Word for word, copy out the records given below.

- [Record set]

· · · · · · ·

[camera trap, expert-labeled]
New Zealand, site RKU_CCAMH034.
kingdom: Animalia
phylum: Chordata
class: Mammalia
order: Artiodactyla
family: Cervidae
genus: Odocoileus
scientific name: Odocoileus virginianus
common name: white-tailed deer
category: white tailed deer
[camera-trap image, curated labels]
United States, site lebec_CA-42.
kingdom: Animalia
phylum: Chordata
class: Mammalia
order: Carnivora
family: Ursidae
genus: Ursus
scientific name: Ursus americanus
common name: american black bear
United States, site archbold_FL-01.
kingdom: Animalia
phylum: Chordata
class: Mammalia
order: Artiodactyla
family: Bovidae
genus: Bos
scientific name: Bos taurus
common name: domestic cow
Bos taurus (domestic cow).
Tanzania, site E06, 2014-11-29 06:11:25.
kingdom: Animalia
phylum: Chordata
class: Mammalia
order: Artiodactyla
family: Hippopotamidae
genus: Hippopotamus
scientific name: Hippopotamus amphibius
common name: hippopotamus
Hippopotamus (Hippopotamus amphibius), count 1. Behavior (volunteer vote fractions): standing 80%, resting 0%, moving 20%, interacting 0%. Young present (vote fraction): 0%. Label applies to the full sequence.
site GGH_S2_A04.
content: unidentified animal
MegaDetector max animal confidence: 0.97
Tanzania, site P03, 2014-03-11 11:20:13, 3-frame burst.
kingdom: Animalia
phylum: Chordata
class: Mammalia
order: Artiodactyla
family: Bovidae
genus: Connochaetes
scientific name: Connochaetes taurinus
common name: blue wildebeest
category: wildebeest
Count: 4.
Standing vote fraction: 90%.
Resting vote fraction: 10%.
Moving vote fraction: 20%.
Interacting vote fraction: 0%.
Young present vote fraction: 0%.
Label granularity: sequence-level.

· · · · · · ·

- [Solution]
[camera trap, expert-labeled]
New Zealand, site RKU_CCAMH034.
kingdom: Animalia
phylum: Chordata
class: Mammalia
order: Artiodactyla
family: Cervidae
genus: Odocoileus
scientific name: Odocoileus virginianus
common name: white-tailed deer
category: white tailed deer
[camera-trap image, curated labels]
United States, site lebec_CA-42.
kingdom: Animalia
phylum: Chordata
class: Mammalia
order: Carnivora
family: Ursidae
genus: Ursus
scientific name: Ursus americanus
common name: american black bear
United States, site archbold_FL-01.
kingdom: Animalia
phylum: Chordata
class: Mammalia
order: Artiodactyla
family: Bovidae
genus: Bos
scientific name: Bos taurus
common name: domestic cow
Bos taurus (domestic cow).
Tanzania, site E06, 2014-11-29 06:11:25.
kingdom: Animalia
phylum: Chordata
class: Mammalia
order: Artiodactyla
family: Hippopotamidae
genus: Hippopotamus
scientific name: Hippopotamus amphibius
common name: hippopotamus
Hippopotamus (Hippopotamus amphibius), count 1. Behavior (volunteer vote fractions): standing 80%, resting 0%, moving 20%, interacting 0%. Young present (vote fraction): 0%. Label applies to the full sequence.
site GGH_S2_A04.
content: unidentified animal
MegaDetector max animal confidence: 0.97
Tanzania, site P03, 2014-03-11 11:20:13, 3-frame burst.
kingdom: Animalia
phylum: Chordata
class: Mammalia
order: Artiodactyla
family: Bovidae
genus: Connochaetes
scientific name: Connochaetes taurinus
common name: blue wildebeest
category: wildebeest
Count: 4.
Standing vote fraction: 90%.
Resting vote fraction: 10%.
Moving vote fraction: 20%.
Interacting vote fraction: 0%.
Young present vote fraction: 0%.
Label granularity: sequence-level.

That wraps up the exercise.